La sua lunga carriera, dipanatasi in circa cinquant’anni, si chiude con un’ultima mostra personale nel 2000. Anna Rosa Rosati si spegne a Taranto il 9 settembre del 2018, non senza aver dimostrato che la produzione artistica è frutto di un intenso e faticoso lavoro quotidiano, oltre che di un continuo processo tecnico e spirituale. Dipingere è per Anna Rosa una sorta di sacralità rituale, che si è rivelata il punto focale della sua vita.
Nell’ottobre del 2023 il primo evento di ConTatto con l’arte della Pinacoteca Museo Sant’Egidio, ha reso possibile ammirare l’opera della pittrice tarantina, partendo dall’analisi di una sua tavola ad olio, “Pascolo in controluce”, simile poi all’altra, “Gregge al Pascolo”, donata dai discendenti dell’artista ed oggi conservata presso la collezione della Pinacoteca, e che ritrae la campagna tarantina in una giornata dal cielo terso, che con le sue sfumature e cangianti tonalità rappresenta quasi uno specchio dell’animo di chi osserva. La scena agreste si sviluppa tra campi fioriti ed ulivi ombrosi, dove un gregge pascola placidamente. Sullo sfondo s’intravede il Mar Piccolo, in una bucolica visione ancora incontaminata da tracce umane.
Il suo tratto pittorico mostra una grande padronanza tecnica e i colori spaziano, vivaci e tenui, in molteplici sfumature. Tutto è perfettamente orchestrato, un’armonia che esalta la pace e la tranquillità di un tempo melanconicamente ormai trascorso, eppure allo stesso tempo vicino ed afferrabile. Alcuni tratti del secondo seno del Mar Piccolo offrono ancora scorci suggestivi e poco antropizzati.
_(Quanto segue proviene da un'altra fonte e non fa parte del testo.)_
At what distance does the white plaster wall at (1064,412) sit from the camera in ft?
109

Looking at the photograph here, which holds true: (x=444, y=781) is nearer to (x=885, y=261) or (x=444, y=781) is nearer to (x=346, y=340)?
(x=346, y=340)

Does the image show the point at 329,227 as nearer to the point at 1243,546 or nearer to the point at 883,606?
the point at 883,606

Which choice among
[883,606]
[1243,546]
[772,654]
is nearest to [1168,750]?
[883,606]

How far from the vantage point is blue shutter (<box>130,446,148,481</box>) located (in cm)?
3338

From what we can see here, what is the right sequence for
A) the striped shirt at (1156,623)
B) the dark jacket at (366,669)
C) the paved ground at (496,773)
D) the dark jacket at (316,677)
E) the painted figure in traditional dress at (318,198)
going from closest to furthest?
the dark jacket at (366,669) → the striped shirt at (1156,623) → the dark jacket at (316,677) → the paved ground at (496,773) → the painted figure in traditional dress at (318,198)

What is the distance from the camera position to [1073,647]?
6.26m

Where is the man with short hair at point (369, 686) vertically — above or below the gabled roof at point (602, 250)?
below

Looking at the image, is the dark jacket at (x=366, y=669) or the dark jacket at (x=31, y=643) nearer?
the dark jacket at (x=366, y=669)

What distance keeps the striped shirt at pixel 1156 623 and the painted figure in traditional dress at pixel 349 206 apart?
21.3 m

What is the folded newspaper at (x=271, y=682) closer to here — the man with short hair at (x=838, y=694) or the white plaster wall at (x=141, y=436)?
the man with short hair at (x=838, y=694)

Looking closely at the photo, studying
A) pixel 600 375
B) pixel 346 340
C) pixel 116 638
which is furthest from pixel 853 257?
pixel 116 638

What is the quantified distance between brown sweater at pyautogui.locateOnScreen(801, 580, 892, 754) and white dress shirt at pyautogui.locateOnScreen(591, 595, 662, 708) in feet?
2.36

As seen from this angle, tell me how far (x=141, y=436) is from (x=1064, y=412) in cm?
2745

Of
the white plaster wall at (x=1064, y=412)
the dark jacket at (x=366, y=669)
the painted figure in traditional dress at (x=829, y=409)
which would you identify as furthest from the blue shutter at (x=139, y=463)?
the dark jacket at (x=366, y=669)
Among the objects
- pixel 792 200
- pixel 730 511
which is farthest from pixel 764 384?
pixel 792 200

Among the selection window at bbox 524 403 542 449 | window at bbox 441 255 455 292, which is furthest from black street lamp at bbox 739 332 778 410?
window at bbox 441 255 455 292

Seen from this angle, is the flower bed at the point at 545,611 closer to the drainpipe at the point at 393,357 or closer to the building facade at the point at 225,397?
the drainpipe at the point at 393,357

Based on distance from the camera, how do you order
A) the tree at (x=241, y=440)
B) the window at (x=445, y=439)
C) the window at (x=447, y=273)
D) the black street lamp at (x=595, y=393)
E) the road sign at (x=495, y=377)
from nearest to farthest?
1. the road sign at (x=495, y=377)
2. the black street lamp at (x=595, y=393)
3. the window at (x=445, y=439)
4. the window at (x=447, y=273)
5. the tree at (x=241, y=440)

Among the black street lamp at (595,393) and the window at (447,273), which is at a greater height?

Secondo la sensibilità spirituale francescana, l’immagine suggerisce una celebrazione gioiosa e mite della bellezza del Creato. Proprio il cielo era uno degli elementi più “contemplati” da Anna Rosa, che lo amava e lo osservava col suo occhio d’artista, ma con sguardo quasi ascetico; era infatti solita ripetere una massima di Pitagora: “Siamo fatti per guardare il cielo”.